Job: Copy out, exactly as given, every line from the line with "Which of the" to the end of the listing, both of those lines included.

Provided material:
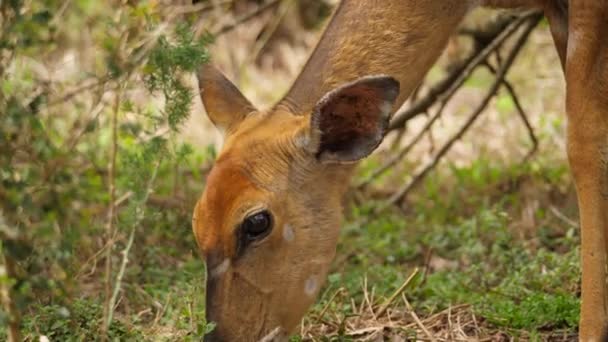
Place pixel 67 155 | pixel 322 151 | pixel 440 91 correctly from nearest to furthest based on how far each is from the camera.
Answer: pixel 67 155 → pixel 322 151 → pixel 440 91

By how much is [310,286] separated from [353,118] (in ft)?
2.45

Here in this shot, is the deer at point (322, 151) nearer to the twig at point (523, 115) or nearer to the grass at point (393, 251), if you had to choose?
the grass at point (393, 251)

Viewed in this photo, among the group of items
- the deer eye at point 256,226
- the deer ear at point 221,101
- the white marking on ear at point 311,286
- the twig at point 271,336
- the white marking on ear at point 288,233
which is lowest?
the twig at point 271,336

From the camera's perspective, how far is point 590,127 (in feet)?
19.0

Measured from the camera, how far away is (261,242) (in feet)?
17.1

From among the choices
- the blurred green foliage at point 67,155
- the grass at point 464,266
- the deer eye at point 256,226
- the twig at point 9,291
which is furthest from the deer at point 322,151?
the twig at point 9,291

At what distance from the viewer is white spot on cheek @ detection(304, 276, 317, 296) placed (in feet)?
17.6

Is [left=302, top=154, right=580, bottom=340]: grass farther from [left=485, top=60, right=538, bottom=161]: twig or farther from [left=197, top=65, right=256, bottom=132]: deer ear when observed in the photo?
[left=197, top=65, right=256, bottom=132]: deer ear

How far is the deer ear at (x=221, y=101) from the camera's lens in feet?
19.0

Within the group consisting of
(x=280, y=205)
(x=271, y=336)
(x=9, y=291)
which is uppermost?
(x=9, y=291)

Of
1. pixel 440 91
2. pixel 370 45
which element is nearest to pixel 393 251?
pixel 440 91

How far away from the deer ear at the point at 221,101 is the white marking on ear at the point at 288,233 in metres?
0.68

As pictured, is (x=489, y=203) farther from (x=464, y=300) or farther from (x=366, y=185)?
(x=464, y=300)

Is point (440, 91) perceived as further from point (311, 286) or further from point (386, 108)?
point (311, 286)
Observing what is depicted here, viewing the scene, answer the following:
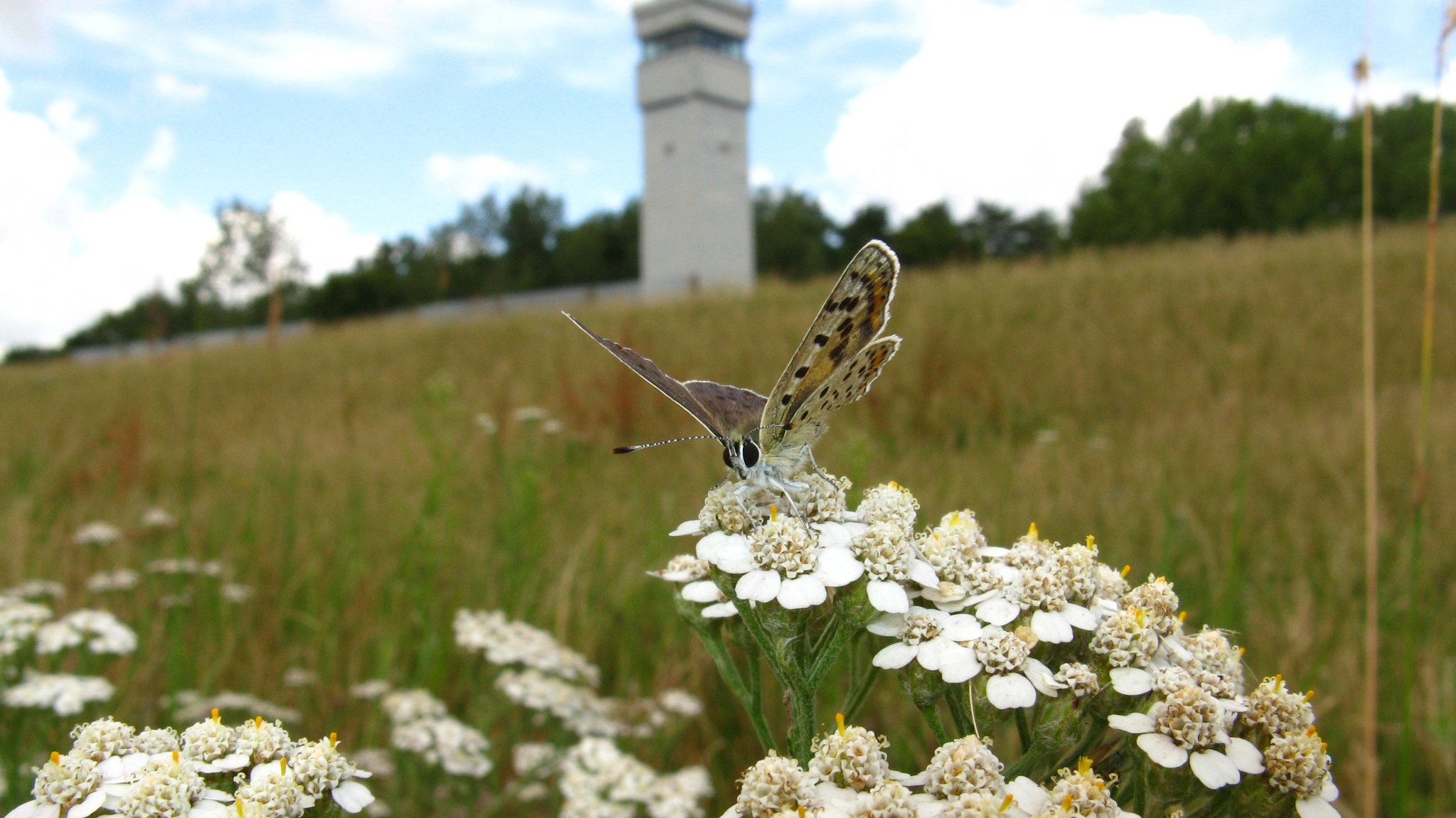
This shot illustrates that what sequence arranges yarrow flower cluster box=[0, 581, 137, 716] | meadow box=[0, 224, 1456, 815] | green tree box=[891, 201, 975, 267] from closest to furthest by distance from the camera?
yarrow flower cluster box=[0, 581, 137, 716]
meadow box=[0, 224, 1456, 815]
green tree box=[891, 201, 975, 267]

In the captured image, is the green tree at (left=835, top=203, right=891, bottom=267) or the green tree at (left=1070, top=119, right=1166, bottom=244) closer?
the green tree at (left=1070, top=119, right=1166, bottom=244)

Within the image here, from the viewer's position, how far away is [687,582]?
156 cm

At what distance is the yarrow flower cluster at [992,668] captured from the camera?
3.32 feet

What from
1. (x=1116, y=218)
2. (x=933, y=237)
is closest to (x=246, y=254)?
(x=933, y=237)

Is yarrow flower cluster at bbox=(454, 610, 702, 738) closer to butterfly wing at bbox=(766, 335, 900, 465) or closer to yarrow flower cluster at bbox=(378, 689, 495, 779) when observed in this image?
yarrow flower cluster at bbox=(378, 689, 495, 779)

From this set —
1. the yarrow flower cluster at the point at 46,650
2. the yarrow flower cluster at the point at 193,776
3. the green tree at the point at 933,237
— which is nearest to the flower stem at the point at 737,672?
the yarrow flower cluster at the point at 193,776

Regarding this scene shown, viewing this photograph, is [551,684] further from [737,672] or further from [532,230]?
[532,230]

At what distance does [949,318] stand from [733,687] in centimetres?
1033

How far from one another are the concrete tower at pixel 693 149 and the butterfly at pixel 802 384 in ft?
94.5

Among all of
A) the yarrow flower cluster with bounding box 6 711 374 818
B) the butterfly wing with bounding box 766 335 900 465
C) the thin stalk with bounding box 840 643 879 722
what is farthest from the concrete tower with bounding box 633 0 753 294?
the yarrow flower cluster with bounding box 6 711 374 818

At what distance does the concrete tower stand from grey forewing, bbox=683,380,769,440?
2880 cm

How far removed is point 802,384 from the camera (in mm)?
1697

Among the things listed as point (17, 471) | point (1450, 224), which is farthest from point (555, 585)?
point (1450, 224)

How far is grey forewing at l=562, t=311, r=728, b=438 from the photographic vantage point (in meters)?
1.61
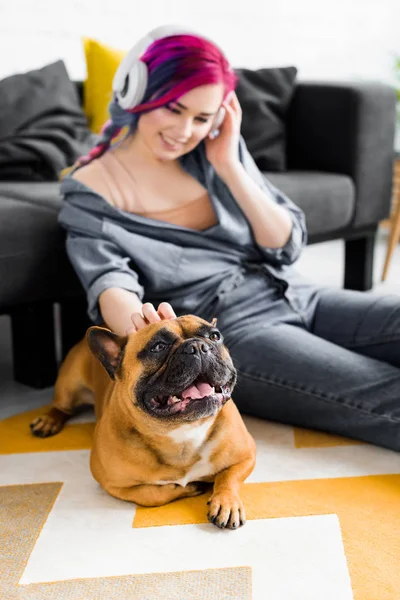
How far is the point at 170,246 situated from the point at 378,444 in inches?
21.5

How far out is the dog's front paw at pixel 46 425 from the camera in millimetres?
1497

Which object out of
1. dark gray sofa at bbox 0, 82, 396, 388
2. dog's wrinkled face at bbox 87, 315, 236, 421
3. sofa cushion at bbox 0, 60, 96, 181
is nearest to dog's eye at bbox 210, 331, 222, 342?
dog's wrinkled face at bbox 87, 315, 236, 421

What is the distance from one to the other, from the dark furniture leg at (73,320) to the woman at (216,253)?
0.93ft

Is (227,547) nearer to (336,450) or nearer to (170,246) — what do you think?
(336,450)

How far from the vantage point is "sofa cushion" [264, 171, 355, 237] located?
7.06 ft

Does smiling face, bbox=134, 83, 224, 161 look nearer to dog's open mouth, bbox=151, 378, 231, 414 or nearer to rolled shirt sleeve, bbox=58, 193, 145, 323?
rolled shirt sleeve, bbox=58, 193, 145, 323

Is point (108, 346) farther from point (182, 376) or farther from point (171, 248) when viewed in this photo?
point (171, 248)

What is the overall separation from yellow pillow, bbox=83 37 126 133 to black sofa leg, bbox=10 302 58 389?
2.90ft

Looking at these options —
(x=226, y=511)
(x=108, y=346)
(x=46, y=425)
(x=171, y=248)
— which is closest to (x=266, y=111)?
(x=171, y=248)

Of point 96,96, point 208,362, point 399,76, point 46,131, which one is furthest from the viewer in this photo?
point 399,76

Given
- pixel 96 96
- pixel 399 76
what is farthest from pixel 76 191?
pixel 399 76

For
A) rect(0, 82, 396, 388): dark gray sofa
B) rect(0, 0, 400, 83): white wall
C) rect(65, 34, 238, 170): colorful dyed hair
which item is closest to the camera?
rect(65, 34, 238, 170): colorful dyed hair

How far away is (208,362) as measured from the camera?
3.57ft

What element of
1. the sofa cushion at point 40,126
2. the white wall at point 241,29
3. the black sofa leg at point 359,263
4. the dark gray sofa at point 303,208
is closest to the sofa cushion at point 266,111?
the dark gray sofa at point 303,208
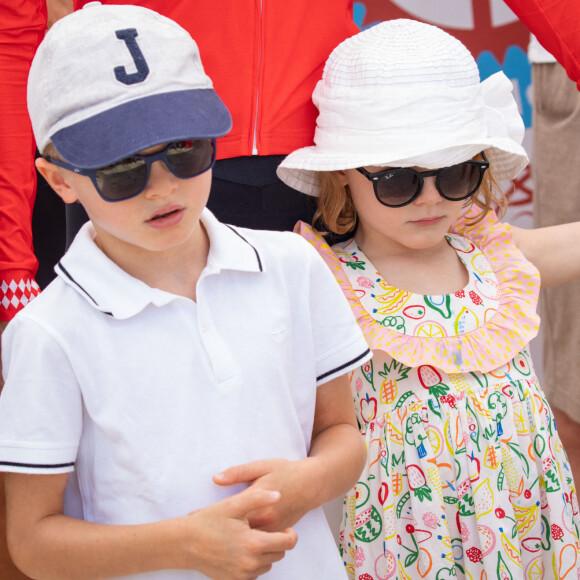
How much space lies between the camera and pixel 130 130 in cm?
105

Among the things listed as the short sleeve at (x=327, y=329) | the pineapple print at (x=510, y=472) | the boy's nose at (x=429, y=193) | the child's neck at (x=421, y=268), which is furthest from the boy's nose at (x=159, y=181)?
the pineapple print at (x=510, y=472)

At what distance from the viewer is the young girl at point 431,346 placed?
163cm

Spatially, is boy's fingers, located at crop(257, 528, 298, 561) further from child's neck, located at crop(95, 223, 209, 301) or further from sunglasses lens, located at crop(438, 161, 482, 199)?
sunglasses lens, located at crop(438, 161, 482, 199)

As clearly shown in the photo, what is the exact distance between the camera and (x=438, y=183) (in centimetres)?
163

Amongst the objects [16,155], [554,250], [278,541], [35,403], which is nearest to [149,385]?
[35,403]

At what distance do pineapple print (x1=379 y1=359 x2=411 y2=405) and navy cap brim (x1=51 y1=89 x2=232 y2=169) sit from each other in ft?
2.58

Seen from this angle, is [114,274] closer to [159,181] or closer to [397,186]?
[159,181]

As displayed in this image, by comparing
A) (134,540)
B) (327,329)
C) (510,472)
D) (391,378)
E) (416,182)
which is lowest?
(510,472)

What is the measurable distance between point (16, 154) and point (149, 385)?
681 millimetres

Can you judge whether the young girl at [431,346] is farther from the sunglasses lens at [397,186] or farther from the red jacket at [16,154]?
the red jacket at [16,154]

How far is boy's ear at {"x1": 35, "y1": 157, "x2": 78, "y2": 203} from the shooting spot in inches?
45.9

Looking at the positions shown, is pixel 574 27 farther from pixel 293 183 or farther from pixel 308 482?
pixel 308 482

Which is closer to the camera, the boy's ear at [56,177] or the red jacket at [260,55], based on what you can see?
the boy's ear at [56,177]

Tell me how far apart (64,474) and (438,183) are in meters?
0.90
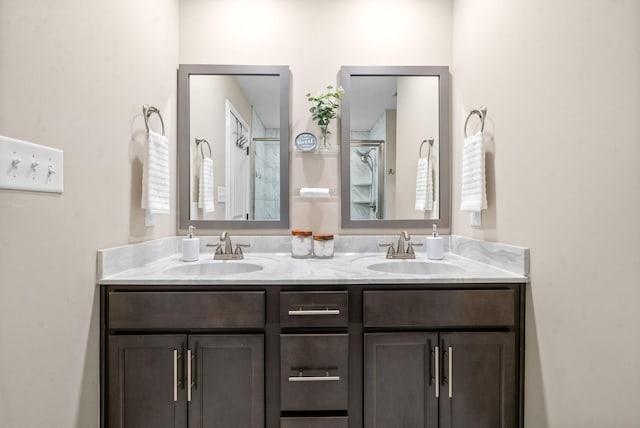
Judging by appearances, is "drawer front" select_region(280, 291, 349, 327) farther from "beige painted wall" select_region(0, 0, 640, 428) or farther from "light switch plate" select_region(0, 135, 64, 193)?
"light switch plate" select_region(0, 135, 64, 193)

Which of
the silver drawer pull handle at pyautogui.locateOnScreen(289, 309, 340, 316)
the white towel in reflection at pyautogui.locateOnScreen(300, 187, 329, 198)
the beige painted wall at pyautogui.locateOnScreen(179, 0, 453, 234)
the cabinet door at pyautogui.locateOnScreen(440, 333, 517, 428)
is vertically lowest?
the cabinet door at pyautogui.locateOnScreen(440, 333, 517, 428)

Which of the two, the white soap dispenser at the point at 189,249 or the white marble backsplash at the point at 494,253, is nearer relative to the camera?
the white marble backsplash at the point at 494,253

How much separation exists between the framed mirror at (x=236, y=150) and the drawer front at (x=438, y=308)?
0.75 m

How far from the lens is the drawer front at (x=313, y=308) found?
1186 millimetres

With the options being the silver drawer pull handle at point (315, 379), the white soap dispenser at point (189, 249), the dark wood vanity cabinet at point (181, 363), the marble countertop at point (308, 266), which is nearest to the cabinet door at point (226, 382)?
the dark wood vanity cabinet at point (181, 363)

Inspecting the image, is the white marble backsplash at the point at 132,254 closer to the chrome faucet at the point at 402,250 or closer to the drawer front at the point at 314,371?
the drawer front at the point at 314,371

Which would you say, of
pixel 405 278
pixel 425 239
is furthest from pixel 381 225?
pixel 405 278

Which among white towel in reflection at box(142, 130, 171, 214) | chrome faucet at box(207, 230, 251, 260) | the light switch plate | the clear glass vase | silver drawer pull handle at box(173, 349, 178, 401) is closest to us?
the light switch plate

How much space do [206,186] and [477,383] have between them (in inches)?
59.1

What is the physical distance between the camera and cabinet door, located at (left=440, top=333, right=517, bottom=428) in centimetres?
119

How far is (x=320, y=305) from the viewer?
119 centimetres

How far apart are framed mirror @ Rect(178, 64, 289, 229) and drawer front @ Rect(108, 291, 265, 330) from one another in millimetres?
626

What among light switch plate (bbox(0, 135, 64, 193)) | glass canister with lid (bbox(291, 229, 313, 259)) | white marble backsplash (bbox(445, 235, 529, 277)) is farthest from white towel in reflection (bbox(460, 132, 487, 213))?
light switch plate (bbox(0, 135, 64, 193))

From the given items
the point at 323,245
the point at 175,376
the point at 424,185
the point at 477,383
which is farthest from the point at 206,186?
the point at 477,383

Answer to this task:
Which of the two, the white soap dispenser at the point at 189,249 or the white marble backsplash at the point at 494,253, is nearer relative to the camera?
the white marble backsplash at the point at 494,253

How much separation exists between the framed mirror at (x=236, y=150) and the drawer front at (x=438, y=308)?
0.75 m

How far from the lens is the drawer front at (x=313, y=308) found?
1186 millimetres

With the options being the silver drawer pull handle at point (315, 379), the white soap dispenser at point (189, 249), the dark wood vanity cabinet at point (181, 363), the marble countertop at point (308, 266), which is nearest to the cabinet door at point (226, 382)?
the dark wood vanity cabinet at point (181, 363)

Inspecting the image, is the white marble backsplash at the point at 132,254 closer to the chrome faucet at the point at 402,250 or closer to the drawer front at the point at 314,371?
the drawer front at the point at 314,371

Which would you say, of
pixel 405 278
pixel 425 239
is furthest from pixel 381 225?
pixel 405 278

Which among white towel in reflection at box(142, 130, 171, 214) | chrome faucet at box(207, 230, 251, 260) | the light switch plate | the clear glass vase | silver drawer pull handle at box(173, 349, 178, 401) is closest to us?
the light switch plate

How much space do [206,186] and [477,383] have between them (in inches)?
59.1

What is the physical distance between the camera and cabinet door, located at (left=440, top=333, right=517, bottom=428) in centimetres?
119

How far is (x=320, y=305) from the viewer?
119 centimetres

How far apart are framed mirror @ Rect(178, 64, 289, 229) and drawer front @ Rect(108, 291, 265, 330) from one another in millimetres?
626

What among light switch plate (bbox(0, 135, 64, 193)) | glass canister with lid (bbox(291, 229, 313, 259)) | white marble backsplash (bbox(445, 235, 529, 277)) is farthest from white towel in reflection (bbox(460, 132, 487, 213))?
light switch plate (bbox(0, 135, 64, 193))

From the given items
the point at 323,245
the point at 175,376
the point at 424,185
the point at 477,383
which is farthest from the point at 206,186?
the point at 477,383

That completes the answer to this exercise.